- [PASSAGE PROVIDED]:
The One, Big, Beautiful Realignment Artifact
The Trump budget is the product of a GOP in transition.

We’ll soon know whether the so-called big, beautiful bill will reach President Donald Trump’s desk by his hoped-for July 4 deadline, but we can already be certain that the reconciliation package is the product of a Republican Party in transition.
On the one hand, the bill is the vehicle for consolidating much of Trump’s agenda over both of his nonconsecutive terms. It makes permanent the 2017 Trump tax cuts, arguably his top first-term legislative achievement. It funds his immigration enforcement priorities, which helped him win again in 2024. And it addresses the top unfulfilled campaign promise of 2016, completing the border wall. (Of course, the Trump administration has made significant progress at the border even without this legislation.)

- [Stored records]:
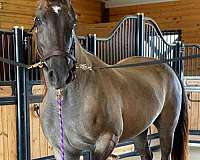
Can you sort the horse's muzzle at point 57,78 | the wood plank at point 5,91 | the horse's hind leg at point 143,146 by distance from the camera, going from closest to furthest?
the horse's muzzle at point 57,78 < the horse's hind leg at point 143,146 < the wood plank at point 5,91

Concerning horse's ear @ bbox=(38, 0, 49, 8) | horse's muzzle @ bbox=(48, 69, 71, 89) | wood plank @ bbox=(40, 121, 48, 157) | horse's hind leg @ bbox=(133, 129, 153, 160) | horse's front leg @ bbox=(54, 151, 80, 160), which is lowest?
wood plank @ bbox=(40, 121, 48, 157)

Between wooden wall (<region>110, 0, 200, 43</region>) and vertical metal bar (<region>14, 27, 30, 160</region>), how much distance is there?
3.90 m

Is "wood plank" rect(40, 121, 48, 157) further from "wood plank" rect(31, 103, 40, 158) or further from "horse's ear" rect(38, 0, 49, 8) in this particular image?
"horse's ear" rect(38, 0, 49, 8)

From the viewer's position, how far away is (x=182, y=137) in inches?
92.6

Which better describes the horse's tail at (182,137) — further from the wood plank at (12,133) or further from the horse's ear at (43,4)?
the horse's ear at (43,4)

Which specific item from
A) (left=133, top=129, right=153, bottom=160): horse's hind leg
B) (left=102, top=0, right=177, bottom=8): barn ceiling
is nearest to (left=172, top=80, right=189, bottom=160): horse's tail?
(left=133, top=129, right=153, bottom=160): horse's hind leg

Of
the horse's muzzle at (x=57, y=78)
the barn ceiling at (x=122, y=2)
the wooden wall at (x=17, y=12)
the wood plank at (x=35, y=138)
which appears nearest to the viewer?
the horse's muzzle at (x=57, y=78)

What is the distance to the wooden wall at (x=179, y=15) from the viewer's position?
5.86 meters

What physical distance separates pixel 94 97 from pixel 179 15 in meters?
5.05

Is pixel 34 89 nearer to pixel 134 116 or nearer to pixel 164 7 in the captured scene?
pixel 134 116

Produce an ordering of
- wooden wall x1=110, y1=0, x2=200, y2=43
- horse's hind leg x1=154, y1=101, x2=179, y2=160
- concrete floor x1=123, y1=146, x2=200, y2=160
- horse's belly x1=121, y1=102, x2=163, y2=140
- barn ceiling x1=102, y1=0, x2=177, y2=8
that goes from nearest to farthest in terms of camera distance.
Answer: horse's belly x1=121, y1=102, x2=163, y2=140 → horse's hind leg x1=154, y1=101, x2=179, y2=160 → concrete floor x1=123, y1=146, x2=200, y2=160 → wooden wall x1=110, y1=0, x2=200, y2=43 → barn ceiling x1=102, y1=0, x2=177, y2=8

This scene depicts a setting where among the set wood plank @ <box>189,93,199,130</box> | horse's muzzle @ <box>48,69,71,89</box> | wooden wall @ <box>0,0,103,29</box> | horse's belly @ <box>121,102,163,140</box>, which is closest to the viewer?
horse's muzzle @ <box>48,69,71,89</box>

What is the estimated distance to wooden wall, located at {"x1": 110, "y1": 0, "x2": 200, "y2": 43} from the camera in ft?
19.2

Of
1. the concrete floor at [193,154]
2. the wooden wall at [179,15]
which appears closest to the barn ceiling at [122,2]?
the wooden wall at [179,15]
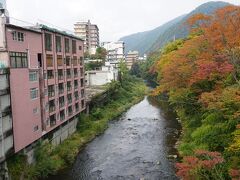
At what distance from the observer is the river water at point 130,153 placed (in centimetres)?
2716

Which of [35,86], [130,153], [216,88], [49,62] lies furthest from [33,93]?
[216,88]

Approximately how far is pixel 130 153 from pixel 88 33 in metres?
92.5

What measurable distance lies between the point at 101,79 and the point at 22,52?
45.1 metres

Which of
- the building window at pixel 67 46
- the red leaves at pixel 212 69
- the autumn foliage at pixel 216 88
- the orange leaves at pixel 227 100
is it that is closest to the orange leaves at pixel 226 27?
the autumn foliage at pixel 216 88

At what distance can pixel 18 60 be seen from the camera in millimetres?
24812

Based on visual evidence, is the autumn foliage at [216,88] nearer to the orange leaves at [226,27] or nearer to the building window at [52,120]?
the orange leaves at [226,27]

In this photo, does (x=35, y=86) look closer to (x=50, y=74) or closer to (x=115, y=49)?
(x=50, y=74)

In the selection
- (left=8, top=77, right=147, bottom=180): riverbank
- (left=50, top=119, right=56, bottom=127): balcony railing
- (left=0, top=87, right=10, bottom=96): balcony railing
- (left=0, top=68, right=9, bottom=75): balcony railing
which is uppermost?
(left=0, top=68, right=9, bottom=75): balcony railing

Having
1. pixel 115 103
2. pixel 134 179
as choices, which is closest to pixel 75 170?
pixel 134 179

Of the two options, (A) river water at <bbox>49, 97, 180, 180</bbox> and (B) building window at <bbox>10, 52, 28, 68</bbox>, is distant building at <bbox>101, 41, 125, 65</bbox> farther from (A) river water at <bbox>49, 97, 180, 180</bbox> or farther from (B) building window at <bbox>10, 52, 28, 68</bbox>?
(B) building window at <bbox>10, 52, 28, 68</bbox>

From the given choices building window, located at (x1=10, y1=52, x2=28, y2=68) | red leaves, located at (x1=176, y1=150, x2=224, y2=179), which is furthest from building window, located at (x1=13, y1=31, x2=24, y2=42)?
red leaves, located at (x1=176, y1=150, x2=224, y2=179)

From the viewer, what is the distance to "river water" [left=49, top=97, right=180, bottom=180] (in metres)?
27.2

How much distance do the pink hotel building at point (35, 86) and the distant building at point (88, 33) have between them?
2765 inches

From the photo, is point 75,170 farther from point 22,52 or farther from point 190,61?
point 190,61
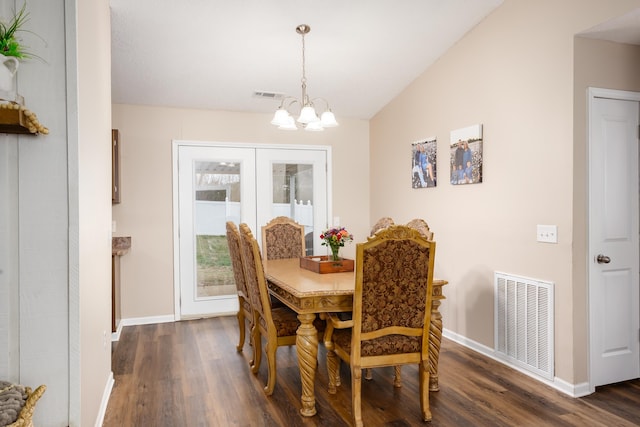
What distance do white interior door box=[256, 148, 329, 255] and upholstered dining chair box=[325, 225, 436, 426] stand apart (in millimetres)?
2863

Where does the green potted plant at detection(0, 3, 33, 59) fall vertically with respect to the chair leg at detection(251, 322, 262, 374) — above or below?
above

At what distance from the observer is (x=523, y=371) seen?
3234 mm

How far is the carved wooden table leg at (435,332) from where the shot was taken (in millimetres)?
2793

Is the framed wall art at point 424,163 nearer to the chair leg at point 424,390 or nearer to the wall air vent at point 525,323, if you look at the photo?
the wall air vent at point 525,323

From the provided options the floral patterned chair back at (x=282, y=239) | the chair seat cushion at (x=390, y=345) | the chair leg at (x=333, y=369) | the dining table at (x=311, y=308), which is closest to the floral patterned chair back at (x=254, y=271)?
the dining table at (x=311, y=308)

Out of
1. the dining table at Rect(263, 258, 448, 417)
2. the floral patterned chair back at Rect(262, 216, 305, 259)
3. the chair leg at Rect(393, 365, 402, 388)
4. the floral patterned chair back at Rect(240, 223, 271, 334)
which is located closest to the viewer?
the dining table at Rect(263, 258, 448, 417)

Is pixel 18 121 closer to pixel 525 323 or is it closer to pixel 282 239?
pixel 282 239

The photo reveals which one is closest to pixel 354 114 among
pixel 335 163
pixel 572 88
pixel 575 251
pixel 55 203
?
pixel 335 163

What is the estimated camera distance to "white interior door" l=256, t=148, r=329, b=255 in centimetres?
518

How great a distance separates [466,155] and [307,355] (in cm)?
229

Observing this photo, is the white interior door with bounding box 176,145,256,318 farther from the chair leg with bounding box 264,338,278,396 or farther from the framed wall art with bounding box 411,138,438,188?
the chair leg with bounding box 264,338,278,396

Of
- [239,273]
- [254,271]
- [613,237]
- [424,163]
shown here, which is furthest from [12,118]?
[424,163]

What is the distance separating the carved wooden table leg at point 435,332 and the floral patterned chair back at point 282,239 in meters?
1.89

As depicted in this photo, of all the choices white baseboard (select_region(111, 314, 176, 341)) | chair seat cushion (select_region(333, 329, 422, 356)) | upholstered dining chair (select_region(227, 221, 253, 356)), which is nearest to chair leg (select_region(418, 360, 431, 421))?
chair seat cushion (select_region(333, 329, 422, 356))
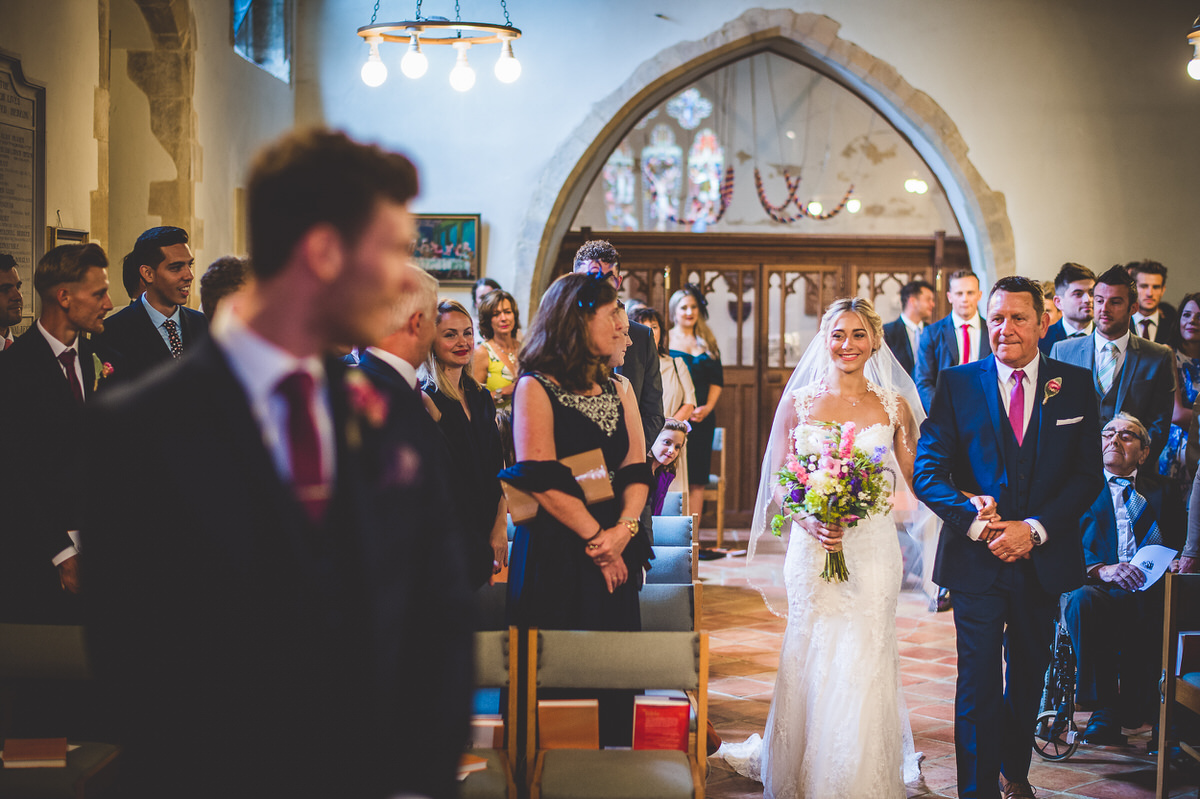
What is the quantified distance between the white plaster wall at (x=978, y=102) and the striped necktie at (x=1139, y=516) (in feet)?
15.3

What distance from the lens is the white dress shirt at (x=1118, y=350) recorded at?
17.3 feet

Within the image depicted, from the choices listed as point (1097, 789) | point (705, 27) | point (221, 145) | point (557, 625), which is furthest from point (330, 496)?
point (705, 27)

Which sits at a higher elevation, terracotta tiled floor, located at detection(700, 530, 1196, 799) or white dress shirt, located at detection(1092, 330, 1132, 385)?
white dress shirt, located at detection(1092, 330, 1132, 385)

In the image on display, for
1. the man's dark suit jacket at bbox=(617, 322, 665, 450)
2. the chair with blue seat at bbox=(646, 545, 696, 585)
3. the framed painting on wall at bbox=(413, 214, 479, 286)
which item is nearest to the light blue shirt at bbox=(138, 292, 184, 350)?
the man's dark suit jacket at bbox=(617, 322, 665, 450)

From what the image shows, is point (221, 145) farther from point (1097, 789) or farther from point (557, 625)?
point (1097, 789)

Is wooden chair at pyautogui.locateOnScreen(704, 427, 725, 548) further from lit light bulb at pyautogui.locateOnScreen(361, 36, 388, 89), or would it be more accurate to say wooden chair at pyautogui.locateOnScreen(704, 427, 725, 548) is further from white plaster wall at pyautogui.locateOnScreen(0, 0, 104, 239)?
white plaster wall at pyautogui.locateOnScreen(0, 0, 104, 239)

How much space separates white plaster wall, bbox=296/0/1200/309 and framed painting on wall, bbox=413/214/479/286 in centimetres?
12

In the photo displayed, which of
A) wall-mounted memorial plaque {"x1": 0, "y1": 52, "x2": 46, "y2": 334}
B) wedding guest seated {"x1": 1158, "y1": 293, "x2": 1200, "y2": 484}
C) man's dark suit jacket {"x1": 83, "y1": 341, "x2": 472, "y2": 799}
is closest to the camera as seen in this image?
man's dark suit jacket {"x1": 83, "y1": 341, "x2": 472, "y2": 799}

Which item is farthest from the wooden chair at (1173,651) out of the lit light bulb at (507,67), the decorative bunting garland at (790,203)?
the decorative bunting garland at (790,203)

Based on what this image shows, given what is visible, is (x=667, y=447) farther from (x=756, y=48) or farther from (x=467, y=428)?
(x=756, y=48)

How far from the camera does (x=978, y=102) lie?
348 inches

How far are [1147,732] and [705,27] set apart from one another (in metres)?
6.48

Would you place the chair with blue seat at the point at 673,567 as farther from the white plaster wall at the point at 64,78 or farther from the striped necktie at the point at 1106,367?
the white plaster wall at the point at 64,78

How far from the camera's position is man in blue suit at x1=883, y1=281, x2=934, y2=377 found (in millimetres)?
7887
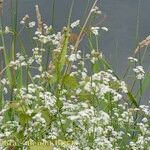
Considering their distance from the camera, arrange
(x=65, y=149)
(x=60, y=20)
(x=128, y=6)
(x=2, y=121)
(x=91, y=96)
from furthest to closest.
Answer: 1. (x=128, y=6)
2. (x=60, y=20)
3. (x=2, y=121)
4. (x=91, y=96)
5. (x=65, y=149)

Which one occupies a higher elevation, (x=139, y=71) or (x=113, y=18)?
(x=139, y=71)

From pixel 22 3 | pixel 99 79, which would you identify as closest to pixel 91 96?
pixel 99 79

- [APPLY WHAT YOU READ]:
(a) Answer these from the budget bill article:
(i) What deadline does President Trump hope the bill will reach his desk by?
(ii) Which tax cuts does the bill make permanent?
(iii) What was the top unfulfilled campaign promise of 2016?
(b) Please transcribe the budget bill article from "On the one hand, the" up to and including "without this legislation.)".
The records can be left aside.

- [SOLUTIONS PER TASK]:
(a)
(i) July 4
(ii) The 2017 Trump tax cuts
(iii) Completing the border wall

(b)
On the one hand, the bill is the vehicle for consolidating much of Trump’s agenda over both of his nonconsecutive terms. It makes permanent the 2017 Trump tax cuts, arguably his top first-term legislative achievement. It funds his immigration enforcement priorities, which helped him win again in 2024. And it addresses the top unfulfilled campaign promise of 2016, completing the border wall. (Of course, the Trump administration has made significant progress at the border even without this legislation.)